La autenticidad de los Stone Roses se extiende por toda su obra, incluyendo también el arte de tapa. Este fue producto de la subjetividad del mismo Squire, su guitarrista, que para este trabajo se inspiró en los disturbios de París en mayo del 68, donde los manifestantes usaban limón para contrarrestar el gas lacrimógeno que les tiraba la policía para reprimirlos. Squire tituló a esta obra con el mismo nombre del tema, Bye Bye badman.
Plantando una visión diacrónica desde sus comienzos hasta ahora, es inevitable ver que The Stone Roses responde a una retórica circular que asume la culminación de los tiempos. A trece años de su fundación, Reni, el baterista, se fue del grupo, unos meses más tarde ya se hizo oficial que se disolvía la banda. Supieron bajarse del barco a tiempo. Cuando lo que representaba ya no lo hace y sabiendo que la fórmula que les dio el mítico primer álbum ya no estaba, doblegarse ante técnicas de RCP para mantener vivo al proyecto resultaba en vano.
La búsqueda de nuevas fórmulas y reemplazos para dar solución a bajas indispensables es moneda corriente en el rock, gran ejemplo de ello son los Pixies con la salida de Kim Deal o los mismos Pink Floyd con la salida de Syd Barrett y la pronta incorporación de David Gilmour. Pero los Stone Roses no se arrodillaron ante las necesidades, desde el primer momento reconocieron que tanto como los vínculos y los momentos, cada proyecto cumple su ciclo, y como su búsqueda siempre se basó en crear un sonido auténtico que los identificara, lo más fiel era desenchufar guitarras cuando la línea fundadora se desarmara.

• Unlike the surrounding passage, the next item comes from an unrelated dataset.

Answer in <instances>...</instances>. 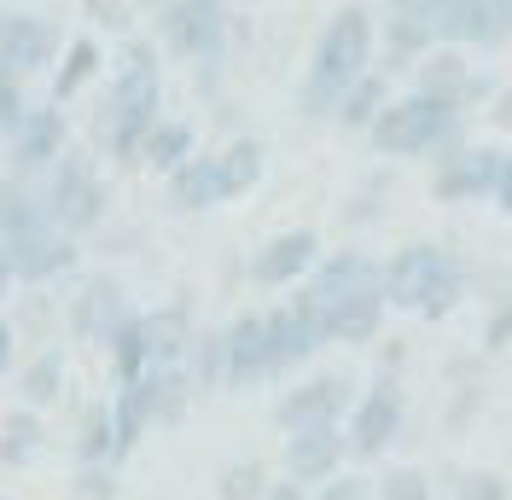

Por donde se lo mire, cinco, diez o treinta y cinco años después, el legado de este álbum es inconmensurable y totémico para el movimiento que comenzó en Manchester y luego se expandió a todo lo que vino después. Si bien The Stone Roses editó el sucesor “Second Coming” en 1994 y se separaron en el ‘96, este homónimo brilla por sí solo y por esto resurge todo el tiempo, es el dato al que nos remitimos una y otra vez porque condensa el espíritu de una época y el sonido de un momento clave y específico. Porque la unión de The Stone Roses, por muy dramática y efímera que haya sido, es una fiesta de piezas sueltas de un rompecabezas que encontraron su mitad en la unión y potenciaron sus individualidades al crear un álbum mítico para la historia del rock.